The fact that a clarifying amendment to the Act was sought which would have removed the doubts as to the meaning of “in commerce” is not material except to the extent that it shows that doubts existed. It does not aid in resolving those doubts. To be sure, recent statutes dealing with other fields have removed such doubts by explicit provisions. But they are of little aid in interpreting an earlier act in its own legislative setting. See United States v. Stewart, 311 U. S. 60, 69. And as to the charge that for . a quarter of a century the Commission made no claim to such a power, two answers may be made. In the first place, as early as 1921, the Commission urged that the doctrine of the Shreveport case permitted an interpretation of the Act which would give it control over certain intrastate activities. Canfield Oil Co. v. Federal Trade Comm’n, 274 F. 571; Hankin Jurisdiction of the Federal Trade Commission, 12 Calif. *359L. Rev. 179, 197, et seq.
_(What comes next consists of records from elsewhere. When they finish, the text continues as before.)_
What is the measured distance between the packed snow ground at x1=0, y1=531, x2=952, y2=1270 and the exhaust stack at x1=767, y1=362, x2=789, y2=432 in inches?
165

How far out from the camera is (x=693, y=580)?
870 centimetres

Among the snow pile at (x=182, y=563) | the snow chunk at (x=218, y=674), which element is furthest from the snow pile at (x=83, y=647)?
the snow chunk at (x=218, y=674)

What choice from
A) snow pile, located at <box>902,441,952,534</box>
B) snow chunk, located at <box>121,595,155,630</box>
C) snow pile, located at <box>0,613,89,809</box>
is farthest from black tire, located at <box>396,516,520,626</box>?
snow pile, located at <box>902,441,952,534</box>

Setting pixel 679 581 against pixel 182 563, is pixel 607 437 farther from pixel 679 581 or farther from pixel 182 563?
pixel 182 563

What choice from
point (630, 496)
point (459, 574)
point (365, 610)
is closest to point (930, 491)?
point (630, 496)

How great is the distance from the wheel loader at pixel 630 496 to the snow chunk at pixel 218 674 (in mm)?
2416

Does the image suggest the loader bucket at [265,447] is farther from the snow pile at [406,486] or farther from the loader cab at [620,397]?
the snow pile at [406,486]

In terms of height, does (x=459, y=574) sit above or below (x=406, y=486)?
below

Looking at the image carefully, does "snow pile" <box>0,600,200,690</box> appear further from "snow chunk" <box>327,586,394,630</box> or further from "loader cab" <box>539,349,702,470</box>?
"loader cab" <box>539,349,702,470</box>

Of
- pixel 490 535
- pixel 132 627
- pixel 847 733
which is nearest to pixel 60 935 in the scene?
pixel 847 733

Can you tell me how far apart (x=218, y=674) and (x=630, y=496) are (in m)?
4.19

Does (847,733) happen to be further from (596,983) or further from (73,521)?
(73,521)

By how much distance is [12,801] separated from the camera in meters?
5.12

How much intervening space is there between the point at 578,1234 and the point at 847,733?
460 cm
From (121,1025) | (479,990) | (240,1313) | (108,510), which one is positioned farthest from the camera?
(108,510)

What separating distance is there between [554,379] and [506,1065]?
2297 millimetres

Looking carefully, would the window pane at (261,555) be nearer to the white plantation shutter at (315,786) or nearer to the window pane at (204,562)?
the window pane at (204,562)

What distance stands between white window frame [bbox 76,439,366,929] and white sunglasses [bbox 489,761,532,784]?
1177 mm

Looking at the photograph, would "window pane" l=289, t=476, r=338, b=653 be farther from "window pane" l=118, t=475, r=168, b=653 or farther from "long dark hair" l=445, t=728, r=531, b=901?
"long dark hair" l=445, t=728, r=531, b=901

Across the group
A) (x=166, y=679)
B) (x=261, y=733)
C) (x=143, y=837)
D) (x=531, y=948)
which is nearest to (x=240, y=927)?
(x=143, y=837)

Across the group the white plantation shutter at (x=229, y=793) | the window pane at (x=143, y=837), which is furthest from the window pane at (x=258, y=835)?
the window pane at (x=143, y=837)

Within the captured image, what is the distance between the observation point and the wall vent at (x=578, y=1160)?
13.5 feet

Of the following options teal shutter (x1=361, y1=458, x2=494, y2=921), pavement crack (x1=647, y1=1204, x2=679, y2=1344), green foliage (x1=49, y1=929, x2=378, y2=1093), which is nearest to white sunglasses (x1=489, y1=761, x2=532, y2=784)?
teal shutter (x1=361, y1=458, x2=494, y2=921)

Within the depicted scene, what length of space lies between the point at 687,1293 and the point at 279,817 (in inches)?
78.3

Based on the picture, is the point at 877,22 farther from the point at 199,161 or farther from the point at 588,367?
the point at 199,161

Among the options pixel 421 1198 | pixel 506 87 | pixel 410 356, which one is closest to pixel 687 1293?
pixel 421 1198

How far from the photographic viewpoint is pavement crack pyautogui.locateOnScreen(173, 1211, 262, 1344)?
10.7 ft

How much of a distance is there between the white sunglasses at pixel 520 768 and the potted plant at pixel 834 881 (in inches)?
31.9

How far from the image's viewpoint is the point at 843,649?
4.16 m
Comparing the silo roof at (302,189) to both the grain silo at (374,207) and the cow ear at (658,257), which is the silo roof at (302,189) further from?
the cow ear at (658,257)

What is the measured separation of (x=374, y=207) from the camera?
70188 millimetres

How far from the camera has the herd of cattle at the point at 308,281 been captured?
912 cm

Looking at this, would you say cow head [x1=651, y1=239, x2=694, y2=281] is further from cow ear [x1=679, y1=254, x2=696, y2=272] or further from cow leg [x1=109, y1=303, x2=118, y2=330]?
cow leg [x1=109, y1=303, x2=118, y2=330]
Although the question does not appear to have been definitely settled, in 1926 the Commission received some support for its view. See Chamber of Commerce v. Federal Trade Comm’n, 13 F. 2d 673, 684. Cf. American Can Co. v. Ladoga Canning Co., 44 F. 2d 763, 770-771. But in 1939 that power was denied. California Rice Industry v. Federal Trade Comm’n, 102 F. 2d 716, 723. Nonuse of the asserted power clearly cannot be inferred from that record. In the second place, it would not be relevant if this power did lay dormant for years. Mere nonuse does not subtract from power which has been granted. The host of practical reasons which may defer exhaustion of administrative powers lies in the realm of policy. From that delay we can hardly infer that the need did not or does not exist.
Mr. Justice Black and Mr. Justice Reed join in this dissent.